▶ DATA LINES
[START]

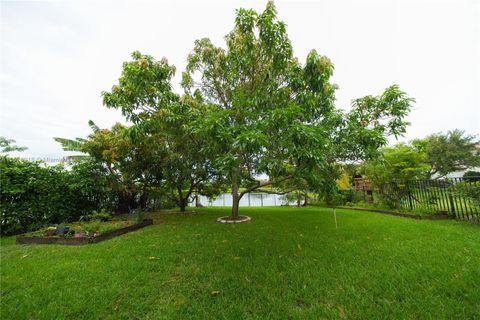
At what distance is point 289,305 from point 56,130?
65.9 ft

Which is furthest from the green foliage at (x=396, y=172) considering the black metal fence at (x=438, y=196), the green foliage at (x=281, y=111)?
the green foliage at (x=281, y=111)

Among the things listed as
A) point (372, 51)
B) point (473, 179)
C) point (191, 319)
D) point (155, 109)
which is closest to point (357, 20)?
point (372, 51)

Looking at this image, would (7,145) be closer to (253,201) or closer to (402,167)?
(253,201)

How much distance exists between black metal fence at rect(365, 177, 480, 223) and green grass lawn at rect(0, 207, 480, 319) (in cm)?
196

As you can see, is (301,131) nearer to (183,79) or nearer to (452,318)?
(452,318)

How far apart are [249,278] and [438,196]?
842 cm

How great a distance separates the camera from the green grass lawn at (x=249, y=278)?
2.00 m

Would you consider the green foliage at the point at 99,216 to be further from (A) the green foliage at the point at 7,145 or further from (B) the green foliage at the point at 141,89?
(A) the green foliage at the point at 7,145

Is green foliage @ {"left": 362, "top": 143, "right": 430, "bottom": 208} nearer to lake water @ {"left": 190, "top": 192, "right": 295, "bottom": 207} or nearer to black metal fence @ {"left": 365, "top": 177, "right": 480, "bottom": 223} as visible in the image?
black metal fence @ {"left": 365, "top": 177, "right": 480, "bottom": 223}

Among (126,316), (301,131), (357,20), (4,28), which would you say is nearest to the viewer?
(126,316)

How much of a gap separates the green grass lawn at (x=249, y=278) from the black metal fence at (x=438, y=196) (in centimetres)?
196

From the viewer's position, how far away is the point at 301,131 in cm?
330

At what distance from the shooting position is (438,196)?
659 cm

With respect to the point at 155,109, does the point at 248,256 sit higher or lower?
lower
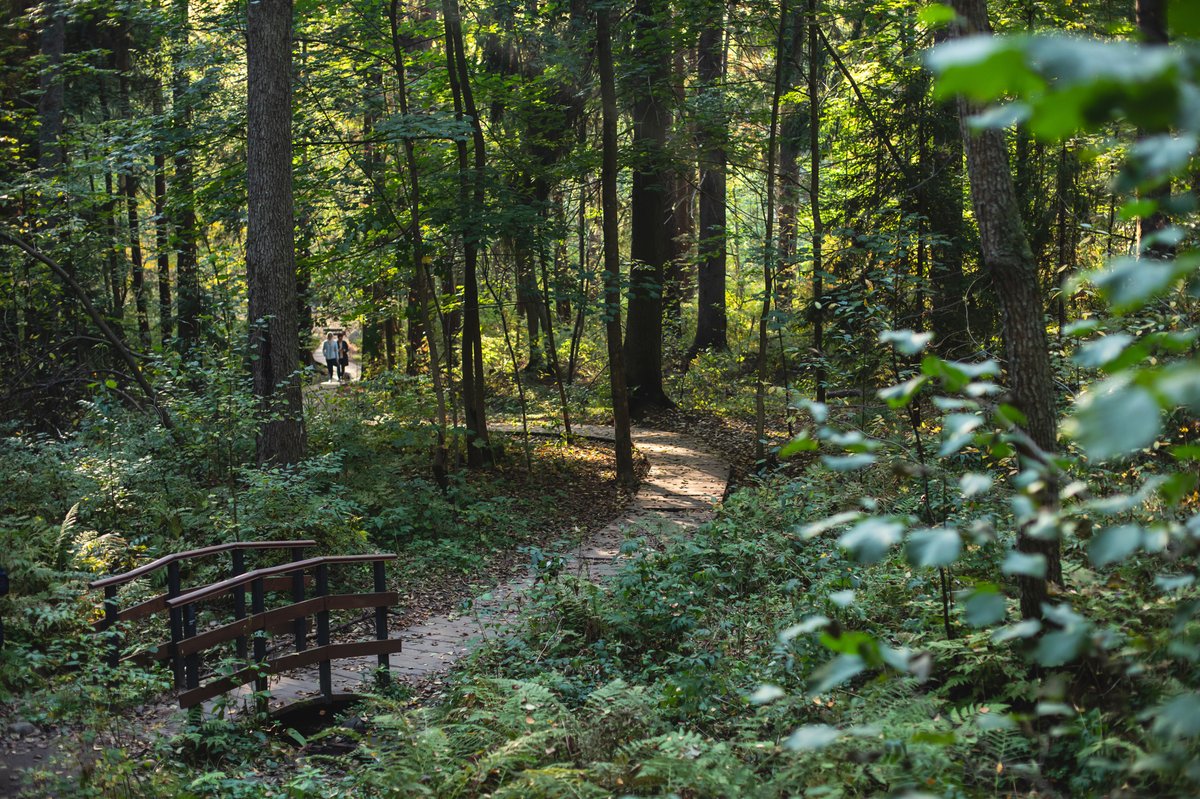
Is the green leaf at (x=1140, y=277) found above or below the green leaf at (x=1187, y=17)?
below

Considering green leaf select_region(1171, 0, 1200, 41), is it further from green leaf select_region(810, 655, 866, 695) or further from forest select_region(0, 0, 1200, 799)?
green leaf select_region(810, 655, 866, 695)

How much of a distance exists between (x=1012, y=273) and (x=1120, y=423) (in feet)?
14.1

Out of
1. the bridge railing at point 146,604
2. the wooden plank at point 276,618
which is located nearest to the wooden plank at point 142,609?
the bridge railing at point 146,604

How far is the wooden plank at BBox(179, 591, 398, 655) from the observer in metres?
6.39

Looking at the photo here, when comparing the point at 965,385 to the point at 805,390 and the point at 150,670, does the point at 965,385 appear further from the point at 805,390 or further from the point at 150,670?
the point at 805,390

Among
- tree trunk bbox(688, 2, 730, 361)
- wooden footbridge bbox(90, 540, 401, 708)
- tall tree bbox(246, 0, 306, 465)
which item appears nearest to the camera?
wooden footbridge bbox(90, 540, 401, 708)

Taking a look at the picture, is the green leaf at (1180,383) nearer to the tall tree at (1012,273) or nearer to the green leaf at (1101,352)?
the green leaf at (1101,352)

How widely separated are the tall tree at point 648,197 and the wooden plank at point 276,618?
825cm

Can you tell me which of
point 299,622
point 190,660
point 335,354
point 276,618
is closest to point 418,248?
point 299,622

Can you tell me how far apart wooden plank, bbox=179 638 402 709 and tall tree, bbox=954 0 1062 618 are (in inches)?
211

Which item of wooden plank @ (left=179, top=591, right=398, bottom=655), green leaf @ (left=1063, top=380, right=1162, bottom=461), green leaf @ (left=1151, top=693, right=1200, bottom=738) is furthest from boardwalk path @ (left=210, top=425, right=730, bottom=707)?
green leaf @ (left=1063, top=380, right=1162, bottom=461)

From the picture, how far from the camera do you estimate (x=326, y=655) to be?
288 inches

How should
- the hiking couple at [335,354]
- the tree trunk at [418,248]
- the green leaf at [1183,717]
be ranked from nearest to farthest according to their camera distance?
the green leaf at [1183,717]
the tree trunk at [418,248]
the hiking couple at [335,354]

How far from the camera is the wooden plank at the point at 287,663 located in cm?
625
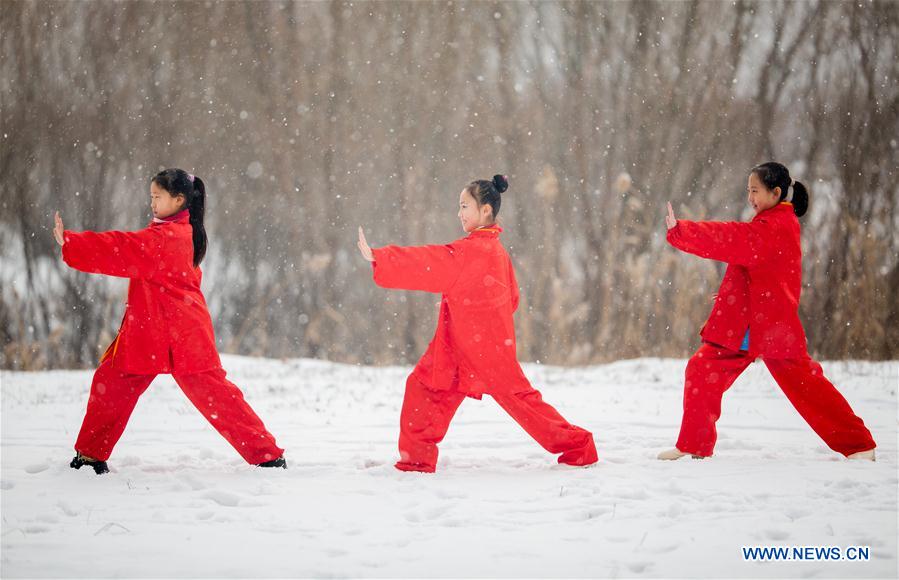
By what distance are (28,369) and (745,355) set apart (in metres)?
6.45

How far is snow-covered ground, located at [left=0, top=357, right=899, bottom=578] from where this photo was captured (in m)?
2.25

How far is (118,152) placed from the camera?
26.5 ft

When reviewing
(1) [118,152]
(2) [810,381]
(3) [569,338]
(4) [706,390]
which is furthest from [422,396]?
(1) [118,152]

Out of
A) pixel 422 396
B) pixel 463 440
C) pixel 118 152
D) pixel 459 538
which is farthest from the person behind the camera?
pixel 118 152

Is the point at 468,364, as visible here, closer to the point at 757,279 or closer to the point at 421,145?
the point at 757,279

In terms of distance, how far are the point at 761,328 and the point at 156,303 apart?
2.54m

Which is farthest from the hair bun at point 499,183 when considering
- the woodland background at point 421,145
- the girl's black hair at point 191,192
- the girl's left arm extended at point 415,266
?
the woodland background at point 421,145

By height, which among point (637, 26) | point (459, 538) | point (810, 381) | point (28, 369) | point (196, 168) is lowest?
point (28, 369)

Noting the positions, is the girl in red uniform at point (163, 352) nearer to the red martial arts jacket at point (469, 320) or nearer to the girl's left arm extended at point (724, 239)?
the red martial arts jacket at point (469, 320)

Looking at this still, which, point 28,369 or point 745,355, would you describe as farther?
point 28,369

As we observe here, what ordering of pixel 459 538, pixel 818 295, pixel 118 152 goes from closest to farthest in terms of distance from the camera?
pixel 459 538, pixel 818 295, pixel 118 152

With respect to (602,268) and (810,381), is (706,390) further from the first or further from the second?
(602,268)

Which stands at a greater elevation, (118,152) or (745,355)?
(118,152)

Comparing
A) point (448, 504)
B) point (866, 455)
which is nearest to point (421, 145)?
point (866, 455)
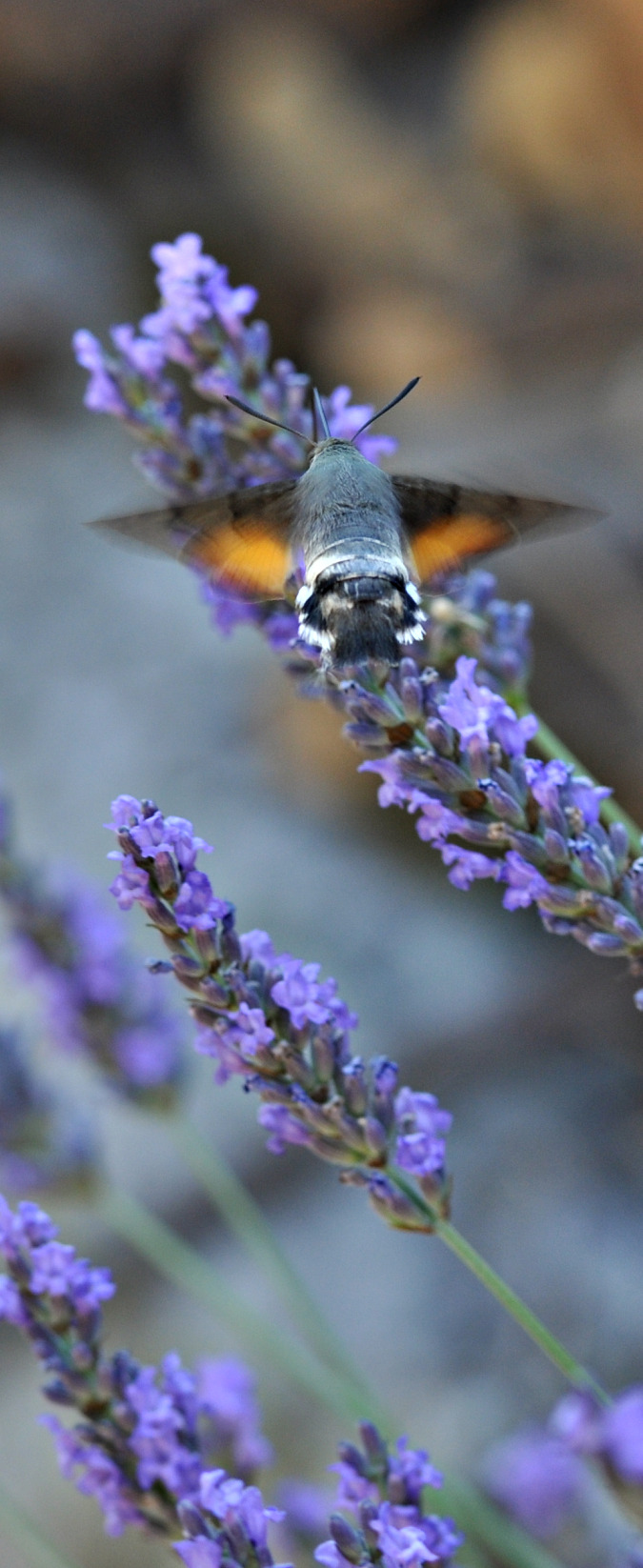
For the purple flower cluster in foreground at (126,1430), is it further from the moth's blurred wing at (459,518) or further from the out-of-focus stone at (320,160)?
the out-of-focus stone at (320,160)

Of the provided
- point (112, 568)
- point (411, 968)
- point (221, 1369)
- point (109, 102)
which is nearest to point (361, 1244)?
point (411, 968)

[END]

All lines from the one holding "How far is snow-covered" to the end of the listing above need to be duplicated exactly. None of the pictures should be included.

▶ FULL OUTPUT
How far is snow-covered ground, located at [left=0, top=357, right=899, bottom=578] from where this photo was captured (in m)?
2.25

How far is (118,152) placed from the camera?
26.5 ft

When reviewing
(1) [118,152]
(2) [810,381]
(3) [569,338]
(4) [706,390]
which is furthest from [422,396]?
(1) [118,152]

Out of
A) pixel 422 396
B) pixel 463 440
C) pixel 118 152
D) pixel 459 538
which is farthest from the person behind the camera?
pixel 118 152

Is the point at 468,364, as visible here, closer to the point at 757,279 or closer to the point at 421,145?
the point at 757,279

In terms of distance, how far are the point at 761,328 and the point at 156,303 apart?
2.54m

Which is farthest from the hair bun at point 499,183 when considering
- the woodland background at point 421,145
- the girl's black hair at point 191,192
- the girl's left arm extended at point 415,266
?
the woodland background at point 421,145

By height, which among point (637, 26) | point (459, 538) | point (810, 381) | point (28, 369) | point (196, 168) is lowest?
point (28, 369)

Noting the positions, is the girl in red uniform at point (163, 352) nearer to the red martial arts jacket at point (469, 320) or nearer to the girl's left arm extended at point (724, 239)?
the red martial arts jacket at point (469, 320)

Looking at this still, which, point 28,369 or point 745,355, would you describe as farther?
point 28,369

As we observe here, what ordering of pixel 459 538, pixel 818 295, pixel 118 152 goes from closest to farthest in terms of distance from the camera?
pixel 459 538, pixel 818 295, pixel 118 152

With respect to (602,268) and (810,381), is (706,390) further from the first or further from the second?
(602,268)

Which stands at a greater elevation, (118,152) or (745,355)?
(118,152)

Comparing
A) point (448, 504)
B) point (866, 455)
which is nearest to point (421, 145)?
point (866, 455)
For the purple flower cluster in foreground at (126,1430), is it further from the moth's blurred wing at (459,518) or further from the out-of-focus stone at (320,160)?
the out-of-focus stone at (320,160)

Of the provided
- point (112, 568)
- point (411, 968)
- point (221, 1369)
- point (109, 102)
which is nearest to point (361, 1244)?
point (411, 968)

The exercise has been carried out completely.